Data for analysis ▸
┌──

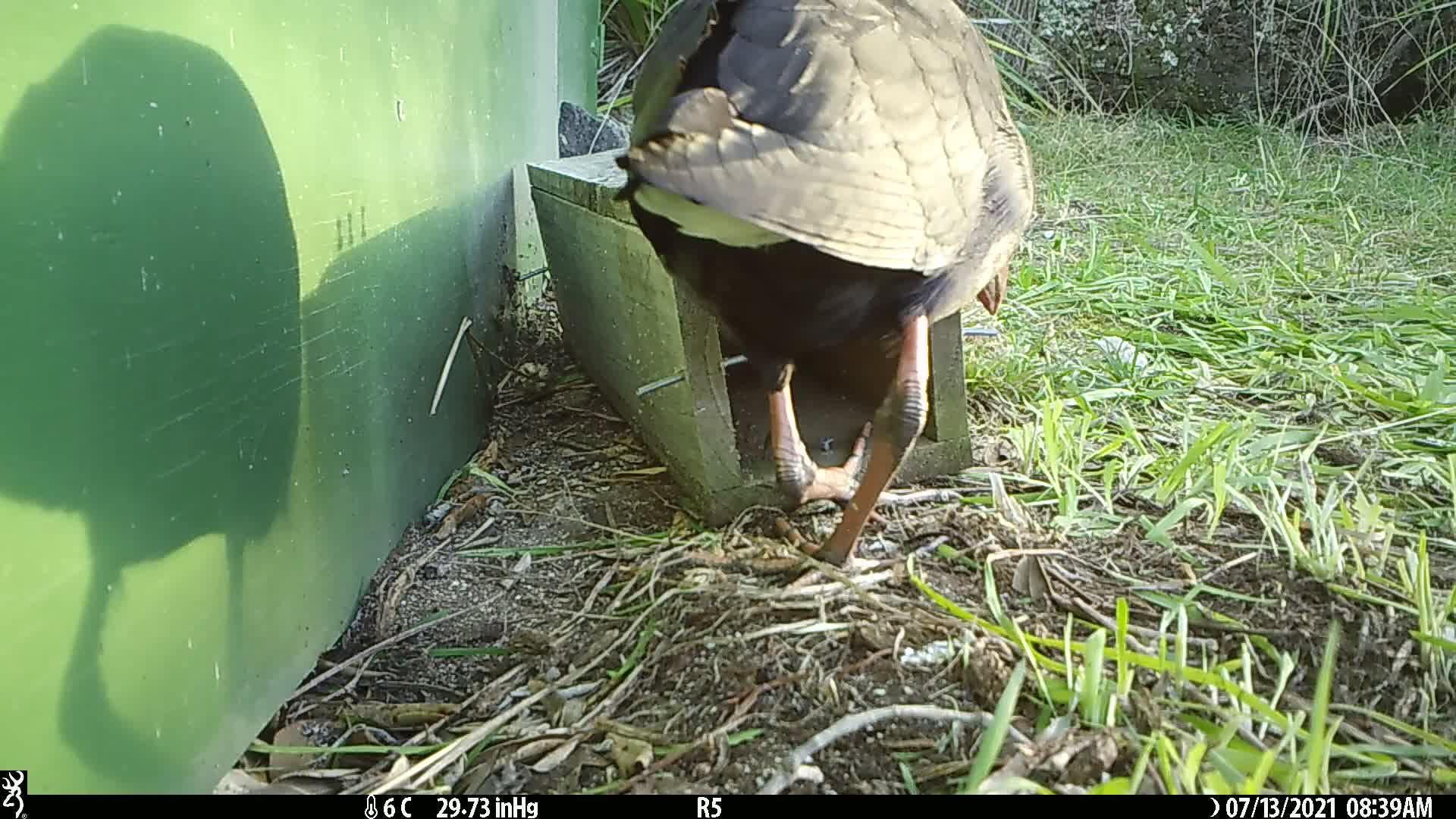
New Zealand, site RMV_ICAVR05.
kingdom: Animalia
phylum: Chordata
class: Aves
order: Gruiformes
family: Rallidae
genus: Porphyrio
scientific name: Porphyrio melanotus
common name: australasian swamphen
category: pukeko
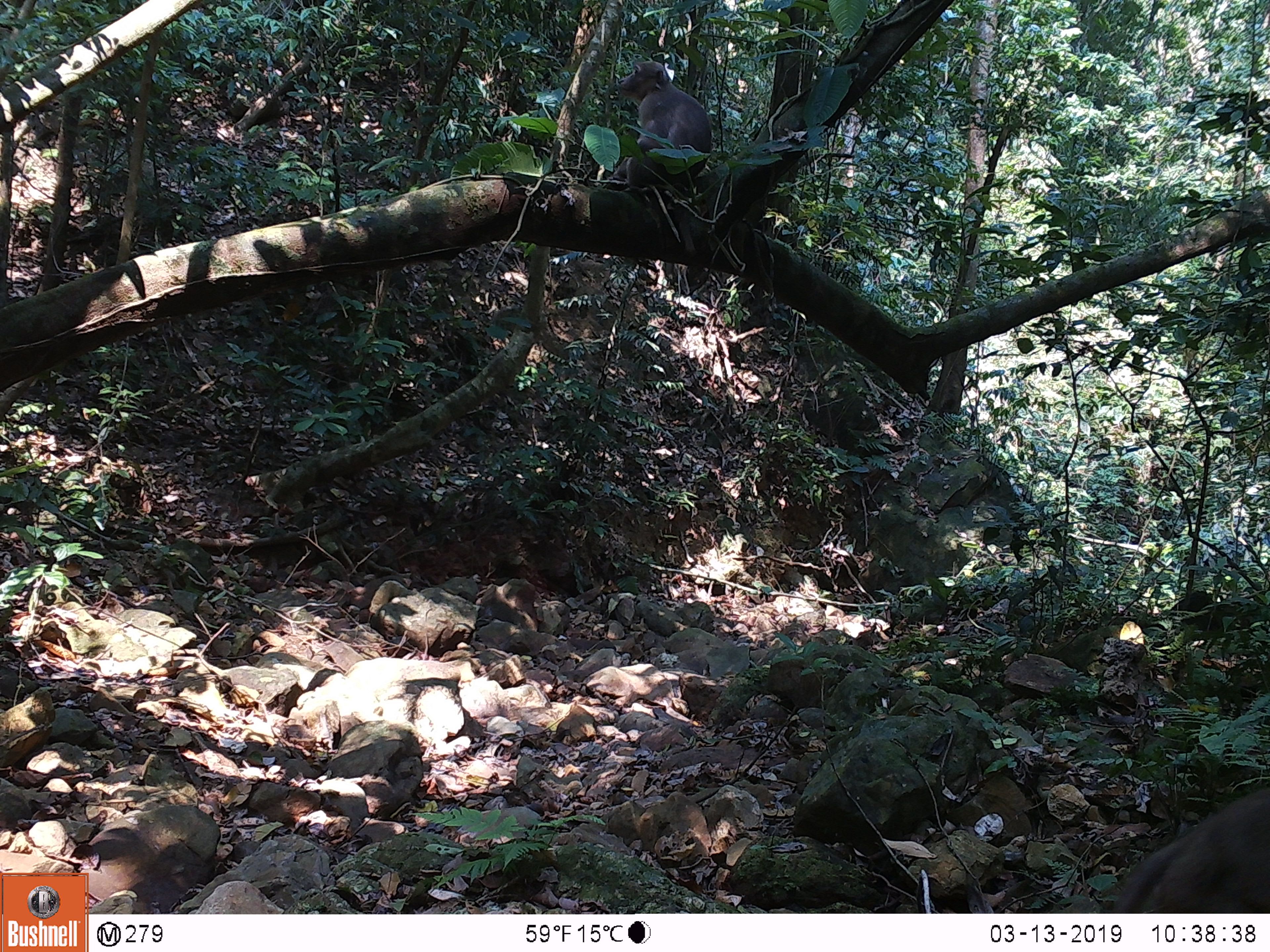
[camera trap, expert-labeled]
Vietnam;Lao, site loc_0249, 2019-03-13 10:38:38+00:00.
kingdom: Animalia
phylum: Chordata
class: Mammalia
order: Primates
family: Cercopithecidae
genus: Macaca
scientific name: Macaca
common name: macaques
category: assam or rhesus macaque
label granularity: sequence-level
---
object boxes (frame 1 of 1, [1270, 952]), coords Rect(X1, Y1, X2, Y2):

└──

Task ▸
Both the first line of the records above and the line containing "genus: Macaca" belong in the copy; please return them and every line between, exactly, minus the pictures.

Expected answer ▸
New Zealand, site RMV_ICAVR05.
kingdom: Animalia
phylum: Chordata
class: Aves
order: Gruiformes
family: Rallidae
genus: Porphyrio
scientific name: Porphyrio melanotus
common name: australasian swamphen
category: pukeko
[camera trap, expert-labeled]
Vietnam;Lao, site loc_0249, 2019-03-13 10:38:38+00:00.
kingdom: Animalia
phylum: Chordata
class: Mammalia
order: Primates
family: Cercopithecidae
genus: Macaca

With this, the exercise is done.